Working with R scripts:
R provides the freedom of selecting and editing tools to interact with the native console. While scripting in R, you don’t need to type commands but rather call functions to achieve results. The R Console allows command editing. The Prominent editors available for R programming language:
-
RGui (R graphical user Interface)
-
RStudio - It is an integrated development environment (IDE) for R language and offers a very rich environment for editing and creating R scripts than RGui.
R Scripting:
R holds a reputation for getting things done with very little code.Let us start scripting in R with a very simple program called “Hello World”.
# printing Hello World
print("Hello World !!")
And the output is
Let create a more complex script in R to generate 1000 number in a random distribution and arrange them based on their frequency and create a bar chart.
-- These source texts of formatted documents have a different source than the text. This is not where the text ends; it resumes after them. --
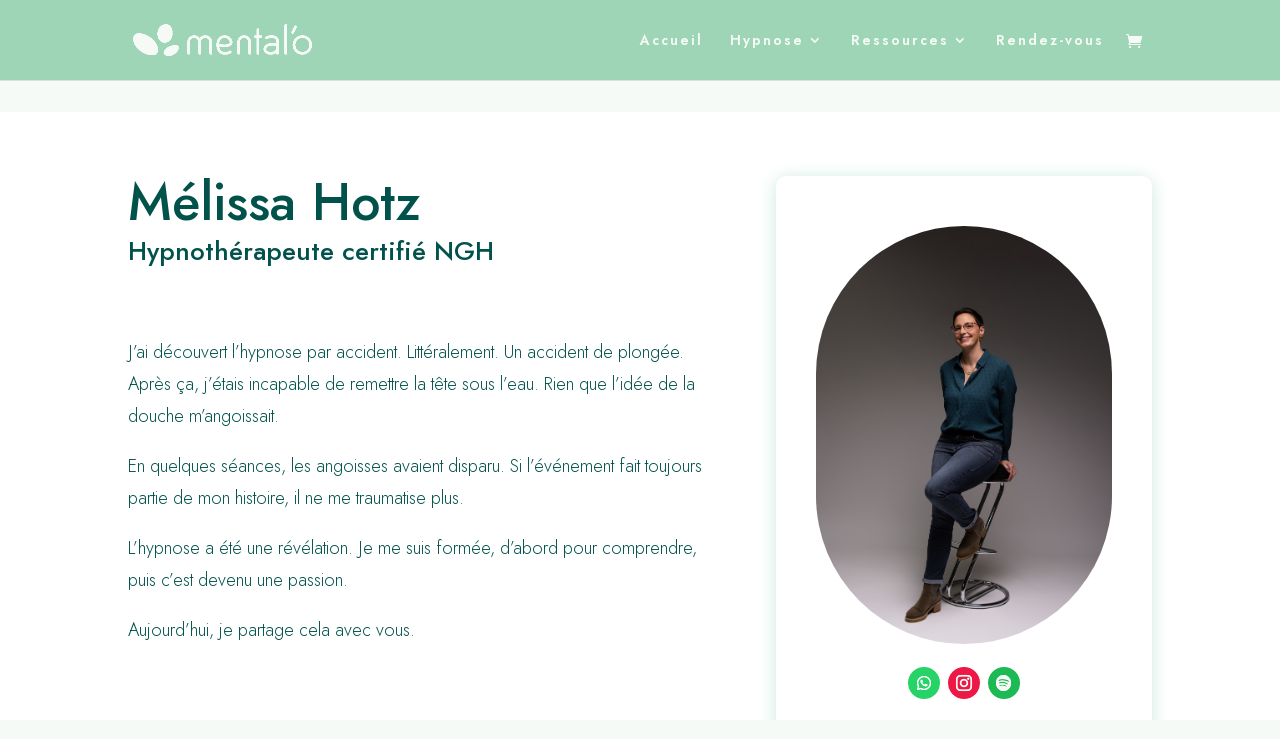

--- FILE ---
content_type: text/css
request_url: https://mentalo.ch/wp-content/et-cache/28963/et-core-unified-28963.min.css?ver=1768529057
body_size: 130
content:
@media (max-width:980px){.et_non_fixed_nav.et_transparent_nav #main-header,.et_non_fixed_nav.et_transparent_nav #top-header,.et_fixed_nav #main-header,.et_fixed_nav #top-header{position:fixed}}.mobile_nav.opened .mobile_menu_bar:before{content:'\4d'}header .mobile_menu_bar:before{color:#f5faf6}:root :where(a:where(:not(.wp-block-navigation))),:root :where(a:where(:not(.wp-element-button))){text-decoration:initial}remove_action('woocommerce_sidebar','woocommerce_get_sidebar',10);

--- FILE ---
content_type: text/css
request_url: https://mentalo.ch/wp-content/et-cache/28963/et-core-unified-tb-29717-deferred-28963.min.css?ver=1768588736
body_size: 1286
content:
.et_pb_section_0.et_pb_section{padding-bottom:40px}.et_pb_section_0.section_has_divider.et_pb_bottom_divider .et_pb_bottom_inside_divider,.et_pb_section_2.section_has_divider.et_pb_bottom_divider .et_pb_bottom_inside_divider{background-image:url([data-uri]);background-size:100% 100px;bottom:0;height:100px;z-index:1;transform:scale(1,1)}.et_pb_row_0.et_pb_row{padding-bottom:0px!important;padding-bottom:0px}.et_pb_text_0 h1{font-size:52px}.dsm_perspective_image_0{margin-left:0}.dsm_perspective_image_0 .dsm-perspective-image-wrapper{transform:perspective(1000px) rotateX(0deg) rotateY(0deg) rotateZ(0deg);transition:transform 300ms ease 0ms}.et_pb_text_1.et_pb_text{color:#02524C!important}.et_pb_text_1{font-family:'Jost',Helvetica,Arial,Lucida,sans-serif;font-weight:300}.et_pb_text_1 h1{font-family:'Jost',Helvetica,Arial,Lucida,sans-serif;font-size:60px;color:#131814!important}.et_pb_text_1 h2{font-family:'Jost',Helvetica,Arial,Lucida,sans-serif;font-size:50px;color:#131814!important;line-height:1.3em}.et_pb_text_1 h3{font-family:'Jost',Helvetica,Arial,Lucida,sans-serif;text-transform:uppercase;font-size:11px;color:#131814!important;letter-spacing:1px}.et_pb_text_1 h4{font-family:'Jost',Helvetica,Arial,Lucida,sans-serif;font-size:20px;color:#131814!important;line-height:1.9em}.et_pb_text_1 h5{font-family:'Jost',Helvetica,Arial,Lucida,sans-serif;font-size:20px;line-height:1.7em}.et_pb_image_0 .et_pb_image_wrap{border-radius:642px 642px 642px 642px;overflow:hidden}.et_pb_image_0 .et_pb_image_wrap img{max-height:90%;width:auto}.et_pb_image_0{text-align:left;margin-left:0}.et_pb_social_media_follow .et_pb_social_media_follow_network_1.et_pb_social_icon .icon:before,.et_pb_social_media_follow .et_pb_social_media_follow_network_2.et_pb_social_icon .icon:before{color:#F5FAF6}ul.et_pb_social_media_follow_0 a.icon{border-radius:100px 100px 100px 100px}ul.et_pb_social_media_follow_0{margin-bottom:-5px!important}.et_pb_section_1.et_pb_section,.et_pb_section_3.et_pb_section{padding-top:0px;padding-bottom:40px;background-color:#F5FAF6!important}.et_pb_section_1.section_has_divider.et_pb_bottom_divider .et_pb_bottom_inside_divider{background-image:url([data-uri]);background-size:100% 70px;bottom:0;height:70px;z-index:1;transform:scale(-1,1)}.et_pb_row_1.et_pb_row,.et_pb_row_2.et_pb_row{padding-top:0px!important;padding-bottom:0px!important;padding-top:0px;padding-bottom:0px}.et_pb_text_2 h2,.et_pb_text_4 h2,.et_pb_text_6 h2{font-size:50px}.et_pb_text_3,.et_pb_text_5{font-weight:300;padding-top:0px!important;padding-bottom:0px!important}.et_pb_section_2.et_pb_section{padding-top:0px;padding-bottom:40px}.et_pb_section_3{min-height:569.4px}.et_pb_text_7{font-weight:300}.et_pb_column_1{background-color:#ffffff;border-radius:10px 10px 10px 10px;overflow:hidden;padding-top:50px;padding-right:40px;padding-bottom:60px;padding-left:40px;box-shadow:0px 2px 18px 0px #cbe8dd}.et_pb_social_media_follow_network_0 a.icon{background-color:#25D366!important}.et_pb_social_media_follow_network_1 a.icon{background-color:#ED1846!important}.et_pb_social_media_follow_network_2 a.icon{background-color:#1db954!important}@media only screen and (max-width:980px){.et_pb_image_0 .et_pb_image_wrap img{width:auto}.et_pb_section_1.et_pb_section,.et_pb_section_3.et_pb_section{padding-top:40px;padding-bottom:40px}.et_pb_section_1.section_has_divider.et_pb_bottom_divider .et_pb_bottom_inside_divider{background-image:url([data-uri]);background-size:100% 70px;bottom:0;height:70px;z-index:1;transform:scale(-1,1)}.et_pb_column_1{padding-right:50px;padding-left:50px}}@media only screen and (max-width:767px){.et_pb_image_0 .et_pb_image_wrap img{width:auto}.et_pb_section_1.section_has_divider.et_pb_bottom_divider .et_pb_bottom_inside_divider{background-image:url([data-uri]);background-size:100% 70px;bottom:0;height:70px;z-index:1;transform:scale(-1,1)}}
n <- floor(rnorm(10000, 500, 100))
t <- table(n)
barplot(t)
And the output of this script :
NOTE: The extension of R scripts is .R .
Conclusion:
In a nutshell, R is easy to learn and use language. It is widely in practice and students and data scientists. With the data science predicted to grow immensely the importance of R is also undoubted. Hence learning R will the wisest decision you will make for launching your career in the big data space.